▶ Teks Bacaan:
*****

“Memerdekakan
Indonesia dari Pinggiran”
Memerdekakan
dari Pinggiran
Diskusi Desk Opini ”Kompas” dengan
Lingkar Muda Indonesia (LMI)
|
KOMPAS,
07 Oktober 2014
Pengantar
Redaksi
Menandai peringatan Hari Proklamasi Kemerdekaan 17
Agustus 2014, Desk Opini ”Kompas” bekerja sama dengan Lingkar Muda Indonesia
(LMI) pada Kamis, 28 Agustus 2014, menyelenggarakan Diskusi Panel Seri Kedua
2014 di Bentara Budaya Jakarta. Dengan tema ”Memerdekakan Indonesia dari
Pinggiran”, diskusi mengetengahkan pembicara Karlina Supelli (STF
Driyarkara), Riza Damanik (Kesatuan Nelayan Tradisional Indonesia), Yando
Zakaria (mantan tenaga ahli Panitia Khusus dan Panitia Kerja RUU Desa DPR),
dan Abdee Negara (Slank). Hasil diskusi dirangkum oleh Tamrin Amal Tomagola
dan Sri Palupi dari LMI serta wartawan ”Kompas”, Salomo Simanungkalit, yang
diturunkan pada halaman 6 dan 7 hari ini.
—————————————————————————————————
SUNGGUH
memprihatinkan bahwa sampai dengan bulan Agustus ke-69 sejak Proklamasi
Kemerdekaan, sebanyak 6 dari 10 responden dalam jajak pendapat Kompas per 18
Agustus masih belum sepenuhnya merasakan kemerdekaan.
Hampir
pasti mayoritas rakyat yang belum juga merdeka ini bermukim di Indonesia
pinggiran. Mereka masih belum merdeka, baik dalam pengertian merdeka dari
berbagai perangkap keterbatasan yang melumpuhkan untuk sekadar hidup layak
sebagai manusia, apalagi dalam makna merdeka untuk mengaktualkan diri.

*****

▶ Uraian Tugas: Tampilkan kembali seluruh teks bacaan di atas tentang diskusi "Memerdekakan Indonesia dari Pinggiran" tanpa mengubah satu kata pun.

*****

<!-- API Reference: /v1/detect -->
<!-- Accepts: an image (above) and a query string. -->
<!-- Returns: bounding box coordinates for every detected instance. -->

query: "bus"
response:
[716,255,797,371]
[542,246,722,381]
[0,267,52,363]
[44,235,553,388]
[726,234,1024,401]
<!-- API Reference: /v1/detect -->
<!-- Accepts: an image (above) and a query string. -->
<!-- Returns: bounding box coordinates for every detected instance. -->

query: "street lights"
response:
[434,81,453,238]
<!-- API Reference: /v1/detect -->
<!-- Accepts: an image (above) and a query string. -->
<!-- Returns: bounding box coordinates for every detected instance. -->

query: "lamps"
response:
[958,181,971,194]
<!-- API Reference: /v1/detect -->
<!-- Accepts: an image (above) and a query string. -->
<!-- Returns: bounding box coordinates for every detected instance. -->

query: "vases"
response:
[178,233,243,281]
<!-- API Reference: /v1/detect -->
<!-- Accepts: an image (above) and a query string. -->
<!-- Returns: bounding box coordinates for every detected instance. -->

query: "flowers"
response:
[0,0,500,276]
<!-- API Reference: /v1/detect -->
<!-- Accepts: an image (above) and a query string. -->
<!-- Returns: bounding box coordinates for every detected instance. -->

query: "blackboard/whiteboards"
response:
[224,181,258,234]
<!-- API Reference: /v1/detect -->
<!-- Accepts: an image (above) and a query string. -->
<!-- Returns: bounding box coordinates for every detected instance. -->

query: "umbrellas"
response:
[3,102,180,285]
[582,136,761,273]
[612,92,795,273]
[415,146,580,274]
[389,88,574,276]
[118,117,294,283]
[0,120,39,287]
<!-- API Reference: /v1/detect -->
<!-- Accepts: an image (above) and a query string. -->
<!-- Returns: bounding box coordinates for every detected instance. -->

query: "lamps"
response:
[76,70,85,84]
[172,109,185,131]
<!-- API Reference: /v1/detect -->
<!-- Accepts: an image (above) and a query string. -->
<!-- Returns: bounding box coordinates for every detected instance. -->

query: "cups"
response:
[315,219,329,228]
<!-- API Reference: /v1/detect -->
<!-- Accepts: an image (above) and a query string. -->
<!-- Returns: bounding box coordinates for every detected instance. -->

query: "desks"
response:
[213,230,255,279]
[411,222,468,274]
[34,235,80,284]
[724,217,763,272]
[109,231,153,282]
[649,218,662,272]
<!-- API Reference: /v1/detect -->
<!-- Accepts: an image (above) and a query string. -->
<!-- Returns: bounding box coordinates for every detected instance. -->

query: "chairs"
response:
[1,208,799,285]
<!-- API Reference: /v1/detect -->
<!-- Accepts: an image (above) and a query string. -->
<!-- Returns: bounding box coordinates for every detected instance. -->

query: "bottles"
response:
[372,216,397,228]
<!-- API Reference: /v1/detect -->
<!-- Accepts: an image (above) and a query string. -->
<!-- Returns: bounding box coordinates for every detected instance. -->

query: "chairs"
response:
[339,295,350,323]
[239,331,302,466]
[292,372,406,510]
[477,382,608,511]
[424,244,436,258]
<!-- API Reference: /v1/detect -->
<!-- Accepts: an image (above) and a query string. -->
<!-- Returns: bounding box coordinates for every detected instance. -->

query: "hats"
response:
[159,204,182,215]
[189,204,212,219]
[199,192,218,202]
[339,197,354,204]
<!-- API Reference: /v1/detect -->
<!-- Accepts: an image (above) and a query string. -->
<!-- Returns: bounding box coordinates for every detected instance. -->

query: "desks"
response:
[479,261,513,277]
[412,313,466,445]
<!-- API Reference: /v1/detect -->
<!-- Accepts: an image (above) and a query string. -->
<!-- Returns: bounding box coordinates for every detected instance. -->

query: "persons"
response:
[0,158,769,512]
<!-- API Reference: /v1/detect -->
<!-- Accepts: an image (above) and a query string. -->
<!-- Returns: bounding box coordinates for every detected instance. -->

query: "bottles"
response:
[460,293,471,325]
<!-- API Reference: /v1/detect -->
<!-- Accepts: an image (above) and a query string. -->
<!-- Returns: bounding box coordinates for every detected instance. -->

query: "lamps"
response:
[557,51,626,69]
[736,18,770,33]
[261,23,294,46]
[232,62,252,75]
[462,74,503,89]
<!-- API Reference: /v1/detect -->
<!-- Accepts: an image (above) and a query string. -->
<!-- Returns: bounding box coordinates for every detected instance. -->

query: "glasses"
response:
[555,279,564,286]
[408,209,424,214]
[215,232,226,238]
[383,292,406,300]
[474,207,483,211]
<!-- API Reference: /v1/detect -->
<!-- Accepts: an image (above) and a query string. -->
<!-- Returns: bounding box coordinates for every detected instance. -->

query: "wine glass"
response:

*****

▶ Jawaban Benar:
“Memerdekakan
Indonesia dari Pinggiran”
Memerdekakan
dari Pinggiran
Diskusi Desk Opini ”Kompas” dengan
Lingkar Muda Indonesia (LMI)
|
KOMPAS,
07 Oktober 2014
Pengantar
Redaksi
Menandai peringatan Hari Proklamasi Kemerdekaan 17
Agustus 2014, Desk Opini ”Kompas” bekerja sama dengan Lingkar Muda Indonesia
(LMI) pada Kamis, 28 Agustus 2014, menyelenggarakan Diskusi Panel Seri Kedua
2014 di Bentara Budaya Jakarta. Dengan tema ”Memerdekakan Indonesia dari
Pinggiran”, diskusi mengetengahkan pembicara Karlina Supelli (STF
Driyarkara), Riza Damanik (Kesatuan Nelayan Tradisional Indonesia), Yando
Zakaria (mantan tenaga ahli Panitia Khusus dan Panitia Kerja RUU Desa DPR),
dan Abdee Negara (Slank). Hasil diskusi dirangkum oleh Tamrin Amal Tomagola
dan Sri Palupi dari LMI serta wartawan ”Kompas”, Salomo Simanungkalit, yang
diturunkan pada halaman 6 dan 7 hari ini.
—————————————————————————————————
SUNGGUH
memprihatinkan bahwa sampai dengan bulan Agustus ke-69 sejak Proklamasi
Kemerdekaan, sebanyak 6 dari 10 responden dalam jajak pendapat Kompas per 18
Agustus masih belum sepenuhnya merasakan kemerdekaan.
Hampir
pasti mayoritas rakyat yang belum juga merdeka ini bermukim di Indonesia
pinggiran. Mereka masih belum merdeka, baik dalam pengertian merdeka dari
berbagai perangkap keterbatasan yang melumpuhkan untuk sekadar hidup layak
sebagai manusia, apalagi dalam makna merdeka untuk mengaktualkan diri.